─── Excerpted passage
Poland participated in the Eurovision Song Contest 1999. The Polish broadcaster Telewizja Polska (TVP) selected country's entry via an internal selection. Mietek Szcześniak was ultimately selected to represent Poland at the 1999 contest in Jerusalem, Israel with the song "Przytul mnie mocno" written by Seweryn Krajewski and Wojciech Ziembicki. Szcześniak and his contest entry were announced on 9 March 1999.

Poland competed in the Eurovision Song Contest which took place on 29 May 1999. Performing during the show in position 12, Poland placed eighteenth out of the 23 participating countries, scoring 17 points.

Background 

Prior to the 1999 Contest, Poland had participated in the Eurovision Song Contest five times since its first entry in 1994. Poland's highest placement in the contest, to this point, has been second place, which the nation achieved with its debut entry in 1994 with the song "To nie ja!" performed by Edyta Górniak. The Polish national broadcaster, Telewizja Polska (TVP), broadcasts the event within Poland and organises the selection process for the nation's entry. Having internally selected their entries since 1994, the broadcaster opted to continue selecting the Polish entry via an internal selection for 1999.
──────
─── Entries shown
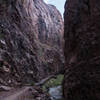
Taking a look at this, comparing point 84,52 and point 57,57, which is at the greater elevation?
point 57,57

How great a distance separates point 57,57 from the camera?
1614 inches

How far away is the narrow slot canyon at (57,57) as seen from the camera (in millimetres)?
6974

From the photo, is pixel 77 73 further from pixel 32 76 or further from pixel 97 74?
pixel 32 76

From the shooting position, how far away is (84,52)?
741cm

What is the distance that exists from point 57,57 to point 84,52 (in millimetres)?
33639

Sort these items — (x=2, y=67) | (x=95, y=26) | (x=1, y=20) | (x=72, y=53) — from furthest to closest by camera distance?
(x=1, y=20) < (x=2, y=67) < (x=72, y=53) < (x=95, y=26)

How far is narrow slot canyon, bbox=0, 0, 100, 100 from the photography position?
6974 mm

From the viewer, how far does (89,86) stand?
6637mm

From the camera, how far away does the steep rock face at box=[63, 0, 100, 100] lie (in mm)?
6602

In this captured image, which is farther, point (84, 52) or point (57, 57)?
point (57, 57)

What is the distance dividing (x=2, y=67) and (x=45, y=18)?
3194 cm

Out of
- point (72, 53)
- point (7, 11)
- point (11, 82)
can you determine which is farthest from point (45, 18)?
point (72, 53)

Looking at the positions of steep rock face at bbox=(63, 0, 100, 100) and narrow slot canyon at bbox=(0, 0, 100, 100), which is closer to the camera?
steep rock face at bbox=(63, 0, 100, 100)

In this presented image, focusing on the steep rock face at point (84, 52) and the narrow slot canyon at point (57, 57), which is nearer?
the steep rock face at point (84, 52)
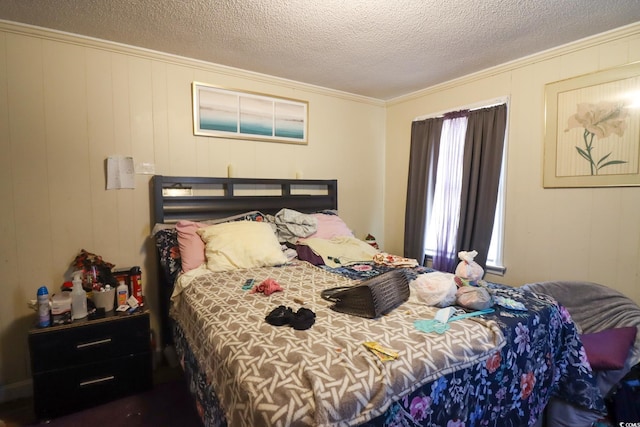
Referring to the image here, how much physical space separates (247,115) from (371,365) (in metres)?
2.43

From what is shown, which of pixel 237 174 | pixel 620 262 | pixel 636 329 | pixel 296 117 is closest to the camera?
pixel 636 329

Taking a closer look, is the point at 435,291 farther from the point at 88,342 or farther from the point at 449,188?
the point at 88,342

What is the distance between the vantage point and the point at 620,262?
6.75ft

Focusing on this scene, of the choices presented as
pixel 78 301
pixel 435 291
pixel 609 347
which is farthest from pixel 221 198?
pixel 609 347

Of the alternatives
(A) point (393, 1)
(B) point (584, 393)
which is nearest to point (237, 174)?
(A) point (393, 1)

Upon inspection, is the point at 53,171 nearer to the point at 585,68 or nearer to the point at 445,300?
the point at 445,300

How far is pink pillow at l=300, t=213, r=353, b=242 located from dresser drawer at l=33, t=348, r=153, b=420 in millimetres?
1515

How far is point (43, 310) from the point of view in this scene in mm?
1767

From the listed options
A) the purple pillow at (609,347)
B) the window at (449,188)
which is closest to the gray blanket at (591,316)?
the purple pillow at (609,347)

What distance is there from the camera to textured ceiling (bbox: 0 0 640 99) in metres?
1.79

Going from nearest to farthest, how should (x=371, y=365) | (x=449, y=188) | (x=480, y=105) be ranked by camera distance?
1. (x=371, y=365)
2. (x=480, y=105)
3. (x=449, y=188)

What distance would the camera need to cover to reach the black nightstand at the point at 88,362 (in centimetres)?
172

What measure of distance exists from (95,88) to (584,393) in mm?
3471

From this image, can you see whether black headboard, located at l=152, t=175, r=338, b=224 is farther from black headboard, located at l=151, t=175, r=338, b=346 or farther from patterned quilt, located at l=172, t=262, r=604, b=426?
patterned quilt, located at l=172, t=262, r=604, b=426
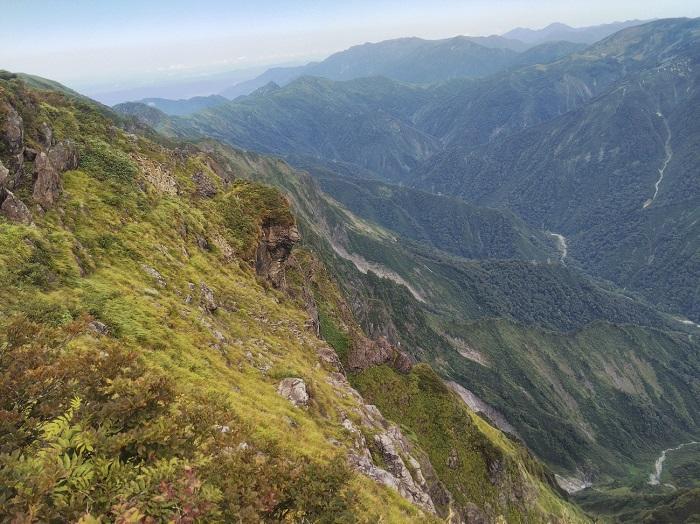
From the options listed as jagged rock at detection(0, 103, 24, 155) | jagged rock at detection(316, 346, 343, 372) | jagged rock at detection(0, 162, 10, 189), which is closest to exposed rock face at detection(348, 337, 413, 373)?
jagged rock at detection(316, 346, 343, 372)

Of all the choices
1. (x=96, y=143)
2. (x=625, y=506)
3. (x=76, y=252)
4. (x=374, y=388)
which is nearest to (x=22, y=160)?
(x=76, y=252)

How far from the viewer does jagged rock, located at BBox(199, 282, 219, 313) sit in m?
30.5

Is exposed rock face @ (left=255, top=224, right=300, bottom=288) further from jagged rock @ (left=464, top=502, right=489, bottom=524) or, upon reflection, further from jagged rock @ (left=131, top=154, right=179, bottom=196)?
jagged rock @ (left=464, top=502, right=489, bottom=524)

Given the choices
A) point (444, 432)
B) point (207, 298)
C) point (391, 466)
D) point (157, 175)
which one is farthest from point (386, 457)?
point (157, 175)

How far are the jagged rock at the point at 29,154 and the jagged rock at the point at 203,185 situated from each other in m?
18.9

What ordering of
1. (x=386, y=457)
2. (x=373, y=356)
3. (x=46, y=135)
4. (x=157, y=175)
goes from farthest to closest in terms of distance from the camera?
1. (x=373, y=356)
2. (x=157, y=175)
3. (x=46, y=135)
4. (x=386, y=457)

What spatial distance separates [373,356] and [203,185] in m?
29.8

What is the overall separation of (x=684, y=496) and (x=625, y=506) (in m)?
24.6

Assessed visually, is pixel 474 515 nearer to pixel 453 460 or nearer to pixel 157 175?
pixel 453 460

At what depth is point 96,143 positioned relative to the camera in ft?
132

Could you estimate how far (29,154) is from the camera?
3078 centimetres

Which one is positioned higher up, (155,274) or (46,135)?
(46,135)

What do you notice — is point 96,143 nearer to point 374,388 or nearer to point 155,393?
point 155,393

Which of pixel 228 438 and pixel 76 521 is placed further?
pixel 228 438
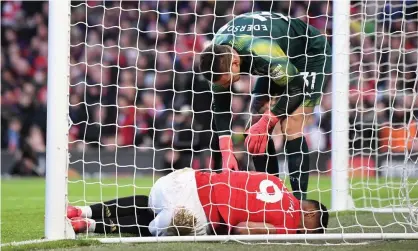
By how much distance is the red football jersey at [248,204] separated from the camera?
4590mm

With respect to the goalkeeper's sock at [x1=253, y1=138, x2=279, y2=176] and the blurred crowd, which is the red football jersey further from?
the blurred crowd

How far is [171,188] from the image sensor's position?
463cm

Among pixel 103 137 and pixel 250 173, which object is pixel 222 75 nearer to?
pixel 250 173

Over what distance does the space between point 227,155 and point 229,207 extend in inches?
45.7

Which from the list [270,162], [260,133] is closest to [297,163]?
[270,162]

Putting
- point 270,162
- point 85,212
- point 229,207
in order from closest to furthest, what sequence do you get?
point 229,207, point 85,212, point 270,162

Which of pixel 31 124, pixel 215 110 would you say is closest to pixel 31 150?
pixel 31 124

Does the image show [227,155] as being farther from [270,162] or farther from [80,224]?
[80,224]

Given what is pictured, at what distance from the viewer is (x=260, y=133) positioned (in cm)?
559

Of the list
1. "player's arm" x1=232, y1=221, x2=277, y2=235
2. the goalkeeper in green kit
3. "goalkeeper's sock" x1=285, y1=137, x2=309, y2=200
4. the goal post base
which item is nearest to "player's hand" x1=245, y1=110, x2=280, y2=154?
the goalkeeper in green kit

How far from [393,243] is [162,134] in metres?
9.53

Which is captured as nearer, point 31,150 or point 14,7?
point 31,150

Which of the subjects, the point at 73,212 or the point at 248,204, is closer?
the point at 248,204

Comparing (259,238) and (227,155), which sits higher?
(227,155)
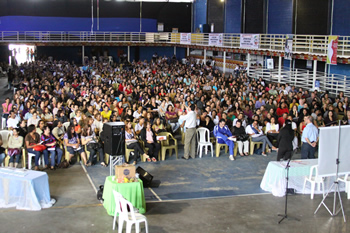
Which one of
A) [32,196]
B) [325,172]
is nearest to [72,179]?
[32,196]

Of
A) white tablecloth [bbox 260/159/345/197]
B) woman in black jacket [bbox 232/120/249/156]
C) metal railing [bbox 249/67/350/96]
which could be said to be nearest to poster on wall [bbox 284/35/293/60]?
metal railing [bbox 249/67/350/96]

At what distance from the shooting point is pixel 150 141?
11.3m

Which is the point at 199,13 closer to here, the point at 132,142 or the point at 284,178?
the point at 132,142

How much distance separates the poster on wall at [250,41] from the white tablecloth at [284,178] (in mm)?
14868

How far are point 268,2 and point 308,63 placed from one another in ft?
21.1

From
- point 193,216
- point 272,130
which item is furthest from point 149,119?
point 193,216

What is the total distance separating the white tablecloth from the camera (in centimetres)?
881

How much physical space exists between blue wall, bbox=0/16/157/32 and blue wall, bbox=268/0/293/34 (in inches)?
512

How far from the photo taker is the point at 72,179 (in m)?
9.74

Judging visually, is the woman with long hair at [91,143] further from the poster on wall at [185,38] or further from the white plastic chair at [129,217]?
the poster on wall at [185,38]

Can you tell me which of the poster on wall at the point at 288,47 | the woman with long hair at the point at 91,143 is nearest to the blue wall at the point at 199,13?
the poster on wall at the point at 288,47

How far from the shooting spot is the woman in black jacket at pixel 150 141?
36.9 ft

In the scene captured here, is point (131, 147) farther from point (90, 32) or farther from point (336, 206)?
point (90, 32)

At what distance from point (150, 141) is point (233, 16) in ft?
73.5
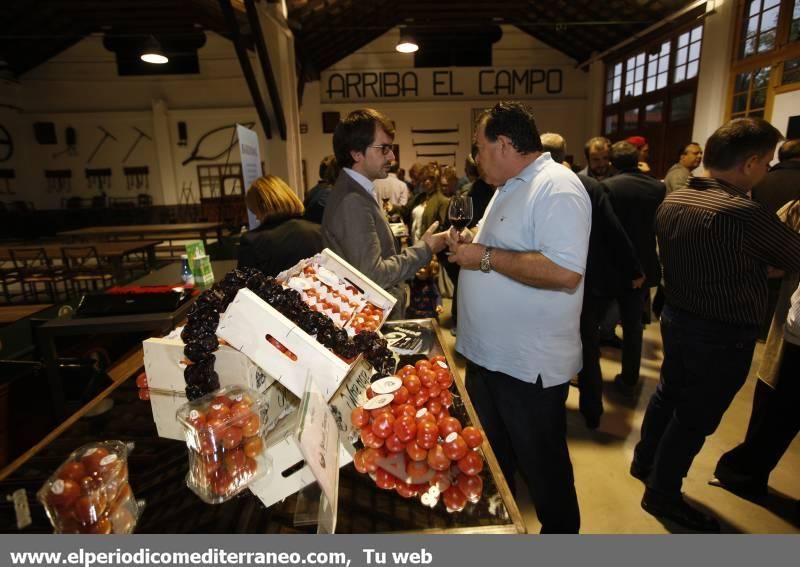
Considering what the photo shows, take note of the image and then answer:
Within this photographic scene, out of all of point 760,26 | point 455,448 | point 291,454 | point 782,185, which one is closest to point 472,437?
point 455,448

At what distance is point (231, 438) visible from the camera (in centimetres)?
95

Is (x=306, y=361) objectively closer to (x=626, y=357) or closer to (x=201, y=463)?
(x=201, y=463)

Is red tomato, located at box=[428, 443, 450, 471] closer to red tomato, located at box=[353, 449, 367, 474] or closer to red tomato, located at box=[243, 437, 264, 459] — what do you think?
──────
**Exercise task:**
Please pick up the article on Poland at the 1999 Eurovision Song Contest after its final sentence and continue writing it.

**Task response:**
Before Eurovision

Internal selection 

The Polish entry for the 1999 Eurovision Song Contest was selected via an internal selection. On 9 March 1999, it was announced that Mietek Szcześniak would represent Poland in the Eurovision Song Contest 1999 with the song "Przytul mnie mocno", written by Seweryn Krajewski and Wojciech Ziembicki. TVP directly invited four artists to perform "Przytul mnie mocno" during a live audition round held in early 1999: Andrzej Piaseczny, Kasia Stankiewicz, Mietek Szcześniak and Natalia Kukulska, during which Szcześniak was selected by a selection committee to represent Poland. Among the members of the selection committee were Marek Sierocki (Head of Entertainment of TVP1), Irena Santor (singer and actress) and Wojciech Gąssowski (singer and composer).

At Eurovision 
According to Eurovision rules, all nations with the exceptions of the bottom seven countries in the 1998 contest competed in the final on 29 May 1999. On 17 November 1998, a special allocation draw was held which determined the running order and Poland was set to perform in position 12, following the entry from Netherlands and before the entry from Iceland. Poland finished in eighteenth place with 17 points.

The show was broadcast in Poland on TVP1 and TVP Polonia with commentary by Artur Orzech. The Polish spokesperson, who announced the Polish votes during the final, was Maciej Orłoś.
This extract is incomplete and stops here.